▸ **SET OF TASKS**:
1. In the article on whether the universe is made of math, whose words does the writer echo in calling math "the secret language of nature"?
2. From the article on whether the universe is made of math, copy word for word the stretch from "This is Part" through "day…because there are.".

▸ **SOURCE PASSAGE**:
By SpaceZE News Publisher on Saturday, 10 January 2026
Category: Universe Today

Is the Universe Made of Math? Part 2: The Minimalist Universe

This is Part 2 in a series on the mathematical universe hypothesis. Check out Part 1.

Like, it shouldn’t be this easy. Yeah I know physics is kind of hard, and it has taken us centuries to reach our present level of knowledge, and we know we’re still a long way from complete knowledge of time and space. But on the other hand, look at all the technological marvels that fill our lives. The smartphones and GPS satellites and cures for diseases. We have all that STUFF because of science, and science works because math is just so dang handy at describing the universe.

We did natural philosophy for thousands of years. And we made progress, for sure. But once we started using math, it seems like there are new revelations every single day…because there are.

WHY is math so good?

Maybe math isn’t just a description of nature. Maybe math IS nature. And the reason it’s so good at its job is because we finally, after millennia of attempts, hit upon the secret language of nature, just like Galileo said.

Maybe the universe is made of math.

▸ **INFORMATION SUPPLIED**:
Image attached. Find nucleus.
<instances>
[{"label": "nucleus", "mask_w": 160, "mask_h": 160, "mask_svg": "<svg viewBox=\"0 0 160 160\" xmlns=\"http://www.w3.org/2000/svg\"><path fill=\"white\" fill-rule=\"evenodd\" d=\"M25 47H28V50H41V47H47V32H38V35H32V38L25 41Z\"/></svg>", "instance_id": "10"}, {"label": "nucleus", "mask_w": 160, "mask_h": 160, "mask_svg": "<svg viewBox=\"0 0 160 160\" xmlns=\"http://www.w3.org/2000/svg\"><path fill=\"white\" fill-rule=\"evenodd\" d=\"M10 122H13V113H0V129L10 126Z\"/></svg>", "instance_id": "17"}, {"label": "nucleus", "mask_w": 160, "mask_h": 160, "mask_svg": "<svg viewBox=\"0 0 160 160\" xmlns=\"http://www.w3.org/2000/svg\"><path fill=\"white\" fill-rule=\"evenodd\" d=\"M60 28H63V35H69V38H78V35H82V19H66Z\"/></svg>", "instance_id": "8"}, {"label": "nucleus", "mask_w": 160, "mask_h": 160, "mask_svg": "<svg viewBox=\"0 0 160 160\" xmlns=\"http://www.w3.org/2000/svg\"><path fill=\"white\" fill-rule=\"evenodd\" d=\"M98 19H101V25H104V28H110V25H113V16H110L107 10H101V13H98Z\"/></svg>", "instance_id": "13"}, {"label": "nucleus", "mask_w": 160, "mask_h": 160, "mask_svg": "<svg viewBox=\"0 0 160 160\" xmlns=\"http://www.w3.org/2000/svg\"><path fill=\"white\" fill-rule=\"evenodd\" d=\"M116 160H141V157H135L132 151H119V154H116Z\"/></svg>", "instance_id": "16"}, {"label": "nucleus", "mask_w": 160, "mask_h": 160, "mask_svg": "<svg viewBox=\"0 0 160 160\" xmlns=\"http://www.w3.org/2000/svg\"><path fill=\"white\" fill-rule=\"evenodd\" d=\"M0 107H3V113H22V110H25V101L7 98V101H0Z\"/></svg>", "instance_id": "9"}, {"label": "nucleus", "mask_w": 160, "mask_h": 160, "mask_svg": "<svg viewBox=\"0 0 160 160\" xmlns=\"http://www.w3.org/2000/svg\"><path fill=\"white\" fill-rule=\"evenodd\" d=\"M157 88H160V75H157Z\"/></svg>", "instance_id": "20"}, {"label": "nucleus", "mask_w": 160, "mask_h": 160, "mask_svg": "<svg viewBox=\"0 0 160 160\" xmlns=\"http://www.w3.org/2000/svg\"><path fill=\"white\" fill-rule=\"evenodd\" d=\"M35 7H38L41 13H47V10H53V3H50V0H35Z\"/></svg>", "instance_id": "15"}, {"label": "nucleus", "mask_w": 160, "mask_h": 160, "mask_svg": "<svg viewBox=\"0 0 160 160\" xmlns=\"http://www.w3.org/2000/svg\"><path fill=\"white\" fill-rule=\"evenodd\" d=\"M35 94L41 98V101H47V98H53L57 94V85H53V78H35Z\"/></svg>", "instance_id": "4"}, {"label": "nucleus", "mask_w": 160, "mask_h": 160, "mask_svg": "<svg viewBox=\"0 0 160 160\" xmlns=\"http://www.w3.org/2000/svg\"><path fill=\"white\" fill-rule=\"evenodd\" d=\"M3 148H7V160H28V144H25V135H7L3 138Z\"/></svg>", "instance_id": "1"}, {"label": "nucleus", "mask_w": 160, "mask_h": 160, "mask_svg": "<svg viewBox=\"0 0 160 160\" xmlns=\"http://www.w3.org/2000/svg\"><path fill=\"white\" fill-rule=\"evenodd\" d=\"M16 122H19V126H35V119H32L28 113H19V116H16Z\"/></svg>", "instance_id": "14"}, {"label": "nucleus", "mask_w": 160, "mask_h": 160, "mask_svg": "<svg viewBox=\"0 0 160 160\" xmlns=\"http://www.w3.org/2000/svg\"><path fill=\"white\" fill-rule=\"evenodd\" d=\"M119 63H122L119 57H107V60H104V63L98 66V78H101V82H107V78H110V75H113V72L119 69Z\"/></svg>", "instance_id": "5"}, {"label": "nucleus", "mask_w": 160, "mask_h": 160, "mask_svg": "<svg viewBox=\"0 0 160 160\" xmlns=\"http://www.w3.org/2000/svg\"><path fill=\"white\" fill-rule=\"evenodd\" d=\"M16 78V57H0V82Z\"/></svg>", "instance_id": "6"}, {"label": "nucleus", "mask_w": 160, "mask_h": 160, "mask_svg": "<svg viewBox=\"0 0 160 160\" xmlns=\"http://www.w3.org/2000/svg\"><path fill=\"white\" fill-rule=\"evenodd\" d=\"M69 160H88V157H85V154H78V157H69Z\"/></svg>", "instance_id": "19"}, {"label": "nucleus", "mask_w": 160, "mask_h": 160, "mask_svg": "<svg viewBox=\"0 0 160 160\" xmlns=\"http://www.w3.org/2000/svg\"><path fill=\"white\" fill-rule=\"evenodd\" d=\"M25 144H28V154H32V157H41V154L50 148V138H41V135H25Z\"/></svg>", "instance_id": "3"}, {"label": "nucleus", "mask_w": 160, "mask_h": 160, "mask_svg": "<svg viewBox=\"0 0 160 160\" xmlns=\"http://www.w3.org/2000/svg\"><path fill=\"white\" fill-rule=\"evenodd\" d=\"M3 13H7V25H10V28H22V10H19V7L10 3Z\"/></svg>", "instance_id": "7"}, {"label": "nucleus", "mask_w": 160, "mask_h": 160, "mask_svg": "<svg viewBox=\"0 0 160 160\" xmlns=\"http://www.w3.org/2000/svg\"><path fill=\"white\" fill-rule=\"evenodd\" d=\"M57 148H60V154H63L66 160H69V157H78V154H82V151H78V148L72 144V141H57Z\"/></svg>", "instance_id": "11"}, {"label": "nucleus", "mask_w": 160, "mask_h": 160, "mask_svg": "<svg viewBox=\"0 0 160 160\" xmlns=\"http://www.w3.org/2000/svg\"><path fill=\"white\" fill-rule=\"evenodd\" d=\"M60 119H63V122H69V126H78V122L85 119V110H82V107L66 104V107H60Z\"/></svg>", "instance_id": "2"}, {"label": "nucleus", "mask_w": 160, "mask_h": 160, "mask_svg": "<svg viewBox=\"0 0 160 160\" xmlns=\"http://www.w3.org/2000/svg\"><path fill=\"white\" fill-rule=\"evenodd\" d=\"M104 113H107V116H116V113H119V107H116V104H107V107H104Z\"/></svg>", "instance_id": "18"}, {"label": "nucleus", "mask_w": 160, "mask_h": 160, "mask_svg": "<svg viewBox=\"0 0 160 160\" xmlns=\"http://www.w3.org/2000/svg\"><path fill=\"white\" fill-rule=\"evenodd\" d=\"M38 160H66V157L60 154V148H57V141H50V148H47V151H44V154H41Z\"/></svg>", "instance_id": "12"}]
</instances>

▸ **SOLUTIONS**:
1. Galileo's.

2.
This is Part 2 in a series on the mathematical universe hypothesis. Check out Part 1.

Like, it shouldn’t be this easy. Yeah I know physics is kind of hard, and it has taken us centuries to reach our present level of knowledge, and we know we’re still a long way from complete knowledge of time and space. But on the other hand, look at all the technological marvels that fill our lives. The smartphones and GPS satellites and cures for diseases. We have all that STUFF because of science, and science works because math is just so dang handy at describing the universe.

We did natural philosophy for thousands of years. And we made progress, for sure. But once we started using math, it seems like there are new revelations every single day…because there are.